Radical Islam set to fill values gap, says Bishop

The ’60s liberal revolution has left Britain with a moral vacuum which will be filled by radical Islam an Anglican Bishop has said.

The Bishop of Rochester, the Rt Rev Michael Nazir-Ali, says the decline in Christian values has led to a more selfish, more violent, nation.

Writing in a new political magazine, Standpoint, he argues that left-wing Marxist students in the ’60s encouraged a “social and sexual revolution” which undermined the family.

“It is this situation that has created the moral and spiritual vacuum in which we now find ourselves. While the Christian consensus was dissolved, nothing else, except perhaps endless self-indulgence, was put in its place.”

While Marxism has since been discredited, “We are now confronted by another equally serious ideology, that of radical Islamism, which also claims to be comprehensive in scope,” he says.

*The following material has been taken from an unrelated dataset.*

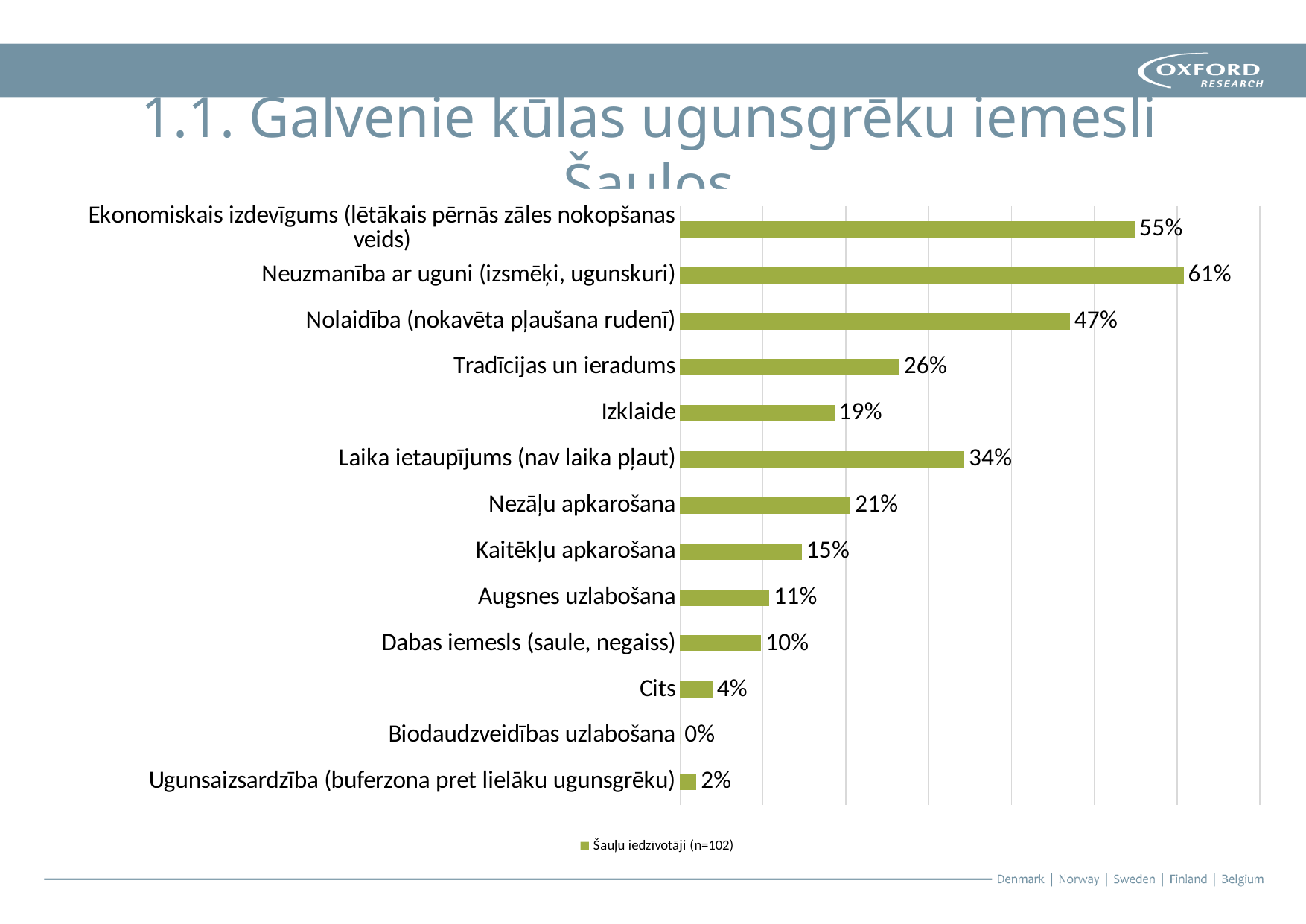
What percentage is shown for Dabas iemesls (saule, negaiss)? 10% How many categories are shown in the chart? 13 What is the difference between the values for Neuzmanība ar uguni (izsmēķi, ugunskuri) and Ekonomiskais izdevīgums (lētākais pērnās zāles nokopšanas veids)? 6% Which is larger, the value for Cits or the value for Ugunsaizsardzība (buferzona pret lielāku ugunsgrēku)? Cits Which category has the highest value? Neuzmanība ar uguni (izsmēķi, ugunskuri) Which is larger, the value for Nezāļu apkarošana or the value for Izklaide? Nezāļu apkarošana What is the value for Laika ietaupījums (nav laika pļaut)? 34% Which category has the lowest value? Biodaudzveidības uzlabošana What is the difference between the values for Nolaidība (nokavēta pļaušana rudenī) and Tradīcijas un ieradums? 21% What kind of chart is shown on the slide? Bar chart What is the legend entry for the series in the chart? Šauļu iedzīvotāji (n=102) What percentage is shown for Neuzmanība ar uguni (izsmēķi, ugunskuri)? 61%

The Bishop claims that modern politically-correct values of multi-culturalism, tolerance and diversity will be useless to resist the rise of radical Islam.

He also said, “Recognising [Islam’s] jurisdiction in terms of public law is fraught with difficulties precisely because it arises from a different set of assumptions from the tradition of law here.”

Observers say this is an implicit criticism of the Archbishop of Canterbury’s controversial comments in February when he appeared to call for Sharia law to be accommodated in Britain’s legal system.

Rt Rev Michael Nazir-Ali has received death-threats in the past for saying some parts of Britain are no-go areas for non-Muslims.